Back in April, when everyone suddenly decided to start making bread to pass the time in quarantine, Carrie, a 35-year-old in Chicago, had a better idea. Her mom had recently dropped off the family’s old bread machine. You know the one — the inconspicuous white box with a window and rounded corners that every millennial brain thinks of upon hearing the words “making bread.” Could there have been a better time to fire it back up?
By the late 1990s, such bread machines were everywhere, but the doughy journey actually began in 1986. After a year of researching how to cram all the time-consuming, laborious steps of making bread into a simple kitchen appliance, the Matsushita Electric Industrial Company (now Panasonic) released its first bread machines to market (first in Japan and then in the U.S. two years later).
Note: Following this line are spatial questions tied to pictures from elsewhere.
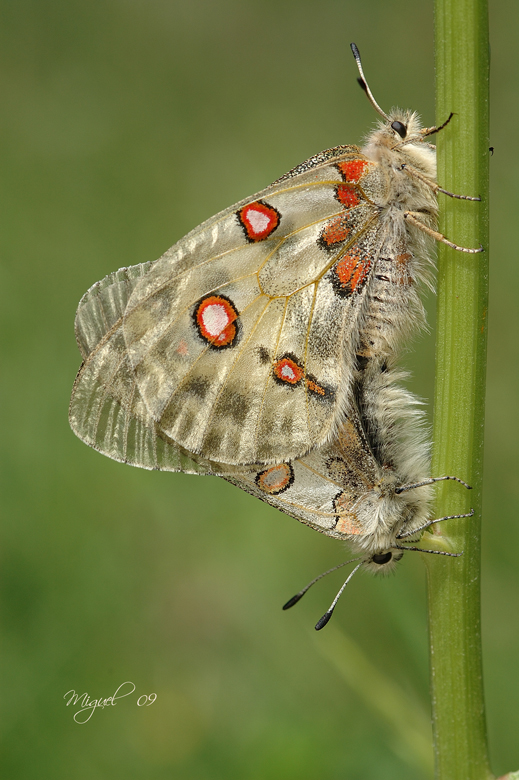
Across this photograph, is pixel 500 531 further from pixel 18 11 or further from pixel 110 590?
pixel 18 11

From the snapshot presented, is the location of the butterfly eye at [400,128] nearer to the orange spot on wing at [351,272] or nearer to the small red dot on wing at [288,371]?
the orange spot on wing at [351,272]

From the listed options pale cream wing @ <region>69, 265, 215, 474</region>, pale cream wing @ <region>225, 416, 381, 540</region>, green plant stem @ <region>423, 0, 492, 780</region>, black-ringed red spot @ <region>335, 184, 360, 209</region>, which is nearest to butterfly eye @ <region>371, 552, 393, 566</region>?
pale cream wing @ <region>225, 416, 381, 540</region>

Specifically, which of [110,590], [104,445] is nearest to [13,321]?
[110,590]

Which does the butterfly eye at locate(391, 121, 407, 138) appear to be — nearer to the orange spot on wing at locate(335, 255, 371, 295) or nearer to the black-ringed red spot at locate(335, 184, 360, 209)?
the black-ringed red spot at locate(335, 184, 360, 209)

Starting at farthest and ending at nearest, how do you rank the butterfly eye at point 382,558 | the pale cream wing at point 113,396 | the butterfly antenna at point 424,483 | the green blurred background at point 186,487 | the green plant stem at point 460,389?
the green blurred background at point 186,487
the pale cream wing at point 113,396
the butterfly eye at point 382,558
the butterfly antenna at point 424,483
the green plant stem at point 460,389

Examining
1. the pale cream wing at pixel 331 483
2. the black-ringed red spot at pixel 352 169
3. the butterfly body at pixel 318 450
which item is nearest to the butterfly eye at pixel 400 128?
the black-ringed red spot at pixel 352 169

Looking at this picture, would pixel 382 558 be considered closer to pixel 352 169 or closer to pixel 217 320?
pixel 217 320
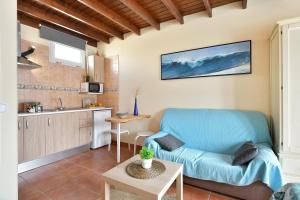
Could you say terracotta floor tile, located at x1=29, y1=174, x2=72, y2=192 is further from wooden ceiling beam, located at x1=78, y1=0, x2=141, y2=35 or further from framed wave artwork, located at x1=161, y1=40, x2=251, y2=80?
wooden ceiling beam, located at x1=78, y1=0, x2=141, y2=35

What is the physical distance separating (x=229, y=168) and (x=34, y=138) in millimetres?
2951

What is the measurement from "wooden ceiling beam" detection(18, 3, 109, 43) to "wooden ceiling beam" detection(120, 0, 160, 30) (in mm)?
1534

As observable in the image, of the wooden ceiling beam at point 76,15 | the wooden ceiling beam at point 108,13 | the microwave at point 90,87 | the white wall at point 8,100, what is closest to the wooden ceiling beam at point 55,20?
the wooden ceiling beam at point 76,15

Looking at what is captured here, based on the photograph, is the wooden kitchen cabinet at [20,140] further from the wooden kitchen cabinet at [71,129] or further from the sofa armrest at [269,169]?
the sofa armrest at [269,169]

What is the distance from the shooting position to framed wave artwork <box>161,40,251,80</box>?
8.07 ft

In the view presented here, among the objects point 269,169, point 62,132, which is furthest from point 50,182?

Initially, the bread machines saw middling success. As slick as having the ability to pour a few ingredients into a bucket and press a button to get homemade bread was, only 15,000 Americans were willing to brave the $400 price tag to try it out. After all, why buy a $400 machine when a loaf of bread from the store was a fraction of the cost?
But within a couple of years, the price dropped to $200, and the bread machine exploded in popularity. By 1993, an estimated four million bread machines found their way into American homes. In an interview with The Morning Call, a representative for Hitachi Home Electronics (a Panasonic competitor) said they were selling “60,000 to 70,000 bread machines a month,” eight times what their sales were in 1988. And at the turn of the century, the L.A. Times reported that one in five American households owned a bread machine. (In fact, at some point along the way, January was officially named National Bread Machine Baking Month.)
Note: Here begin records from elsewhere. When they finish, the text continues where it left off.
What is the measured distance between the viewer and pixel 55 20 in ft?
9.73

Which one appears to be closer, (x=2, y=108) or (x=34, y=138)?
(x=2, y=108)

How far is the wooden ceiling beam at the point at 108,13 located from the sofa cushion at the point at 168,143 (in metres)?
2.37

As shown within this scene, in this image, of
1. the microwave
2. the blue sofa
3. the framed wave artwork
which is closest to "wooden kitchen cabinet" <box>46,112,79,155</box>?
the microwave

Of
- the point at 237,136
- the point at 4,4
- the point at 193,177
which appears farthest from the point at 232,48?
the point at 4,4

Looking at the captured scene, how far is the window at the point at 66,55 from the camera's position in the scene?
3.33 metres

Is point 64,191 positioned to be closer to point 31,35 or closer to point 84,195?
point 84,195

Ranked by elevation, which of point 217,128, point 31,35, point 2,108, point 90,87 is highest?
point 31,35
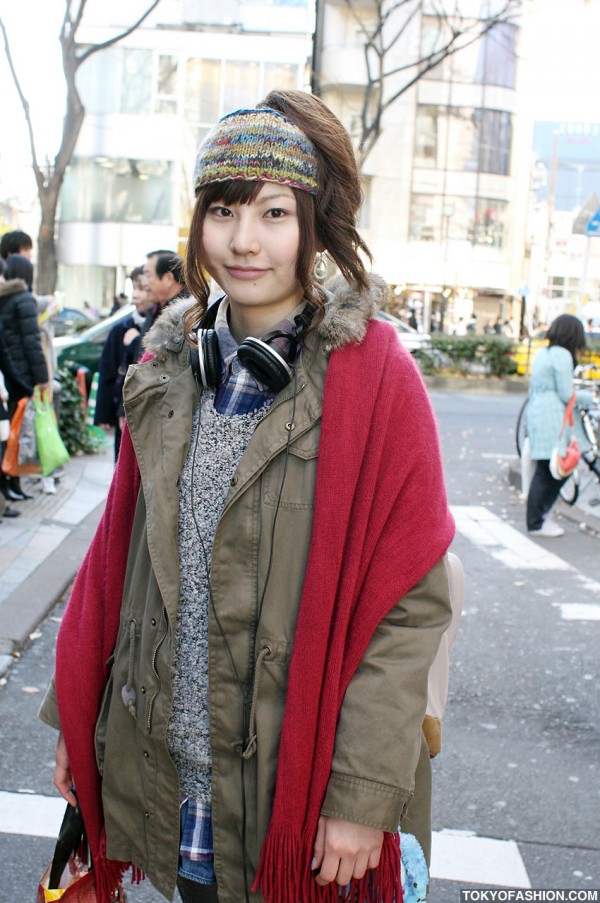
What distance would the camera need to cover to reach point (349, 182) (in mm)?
1849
Unfortunately, though, all trends come to an end, and the bread machine fell out of fashion in the early aughts. Whether it was the saturated market, the rise of carb-avoidant and gluten-free diets or people losing interest in making the same few types of bread, eventually the sentiment around making bread in a bread machine turned to, True bakers make bread the old-fashioned way — you wouldn’t call yourself a chef after microwaving a Hungry-Man.
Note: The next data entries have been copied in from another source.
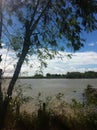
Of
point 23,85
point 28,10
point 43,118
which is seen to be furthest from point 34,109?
point 28,10

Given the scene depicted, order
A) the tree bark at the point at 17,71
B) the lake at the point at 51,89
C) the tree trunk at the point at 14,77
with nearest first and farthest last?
the tree trunk at the point at 14,77, the tree bark at the point at 17,71, the lake at the point at 51,89

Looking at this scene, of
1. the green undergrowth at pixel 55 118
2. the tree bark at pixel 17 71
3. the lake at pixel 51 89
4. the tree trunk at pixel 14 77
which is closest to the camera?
the green undergrowth at pixel 55 118

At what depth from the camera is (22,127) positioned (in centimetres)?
1158

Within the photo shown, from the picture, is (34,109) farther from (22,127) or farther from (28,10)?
(28,10)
It’s a tale that’s more or less perfectly encapsulated in Carrie’s dalliance with her mom’s old bread machine — she briefly toyed with the idea of ordering ingredients, but ultimately lost interest. That said, she tells me, “The trip down memory lane when I called my mom about using it was still nice, especially after she reminded me that we all grew pretty tired of eating the bread-maker bread after about six months.”